Als sie heute Morgen auf dem Weg zur Leichenhalle gewesen waren, hatte die Kirche, die sich gleich neben dem Friedhof befand, noch in dichtem Nebel gelegen, doch leider musste Richard zugeben, dass er sich trotz des klareren Wetters noch immer nicht sehr viel wohler hier fühlte. Ohne das nahezu gespenstisch anmutende Dämmerlicht, das die gesamte Umgebung zum Glühen brachte, wirkten die ausgeblichene Verkleidung im Kolonialstil und das spitz zulaufende Glockentürmchen, das wie eine Nadel in den Himmel ragte, zumindest nicht mehr allzu bedrohlich. Das flaue Gefühl in seinem Magen jedoch blieb, als er die schwere, hölzerne Doppelflügeltür letztendlich aufdrückte und das Gotteshaus betrat.
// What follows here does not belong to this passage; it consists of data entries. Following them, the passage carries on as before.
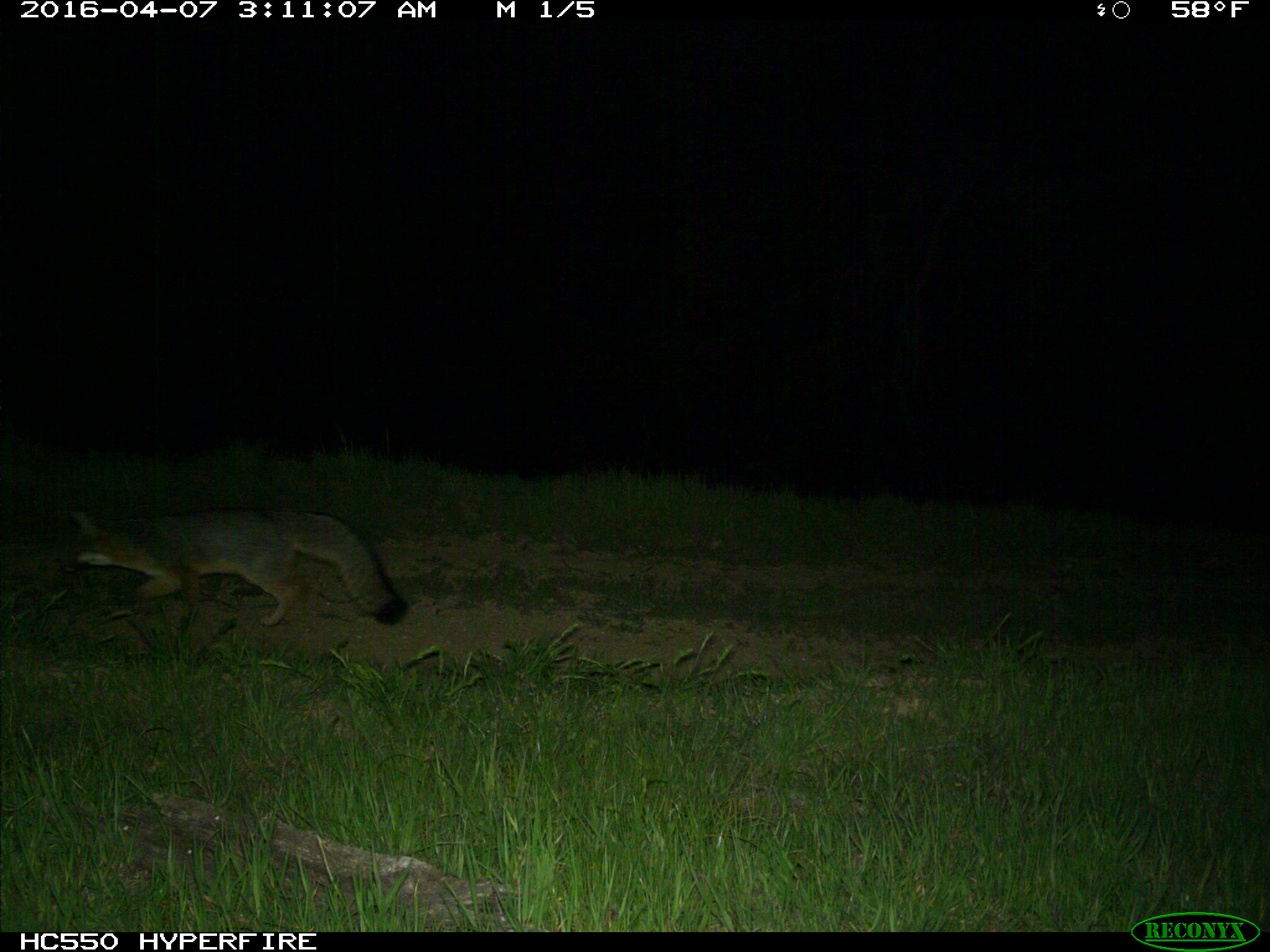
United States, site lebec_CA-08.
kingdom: Animalia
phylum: Chordata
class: Mammalia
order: Carnivora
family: Canidae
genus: Urocyon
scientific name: Urocyon cinereoargenteus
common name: gray fox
Urocyon cinereoargenteus (gray fox).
  Drinnen war es verhältnismäßig dunkel und kühl, und jeder einzelne seiner Schritte hallte unheimlich von den Wänden wider. Es kam ihm beinahe so vor, als würde die Akustik sogar das Rasseln seiner Atemzüge verstärken, doch das bildete er sich wahrscheinlich nur ein.
  Ganz so, wie man es an einem Freitagvormittag erwarten würde, war die Kirche leer. Links und rechts von ihm waren ein paar schmale Sitzbänke aufgereiht, deren Polsterbezüge teilweise schon etwas zerschlissen aussahen, und vorne stand der Altar, schwer und wuchtig wie ein Felsbrocken, um den man das ganze Konstrukt herumgebaut hatte, weil man ihn nicht aus dem Weg bekam.
  Schon als Kind hatten alte Kirchen wie diese irgendwie bedrückend auf ihn gewirkt, auch wenn er nie wirklich hatte festmachen können, woran das lag. Vielleicht waren es die hohen Decken, die er nicht einmal mit ausgestreckten Armen hatte berühren können, während er auf Papas Schultern gesessen hatte, vielleicht die dröhnende Stimme des Pastors, deren ewig monotoner Singsang ihn an so manchem Weihnachtsabend bis nachhause verfolgt hatte, aber vielleicht waren es auch einfach bloß die Erinnerungen, die er damit verband. Das leise, blecherne Schluchzen seiner Mutter und die festgefrorene Miene seines Vaters, der seltsam betäubende Druck einer fremden Hand auf seiner Schulter, und all die mitleidigen Blicke, die sich wie rostige Nägel unter seine Haut bohrten.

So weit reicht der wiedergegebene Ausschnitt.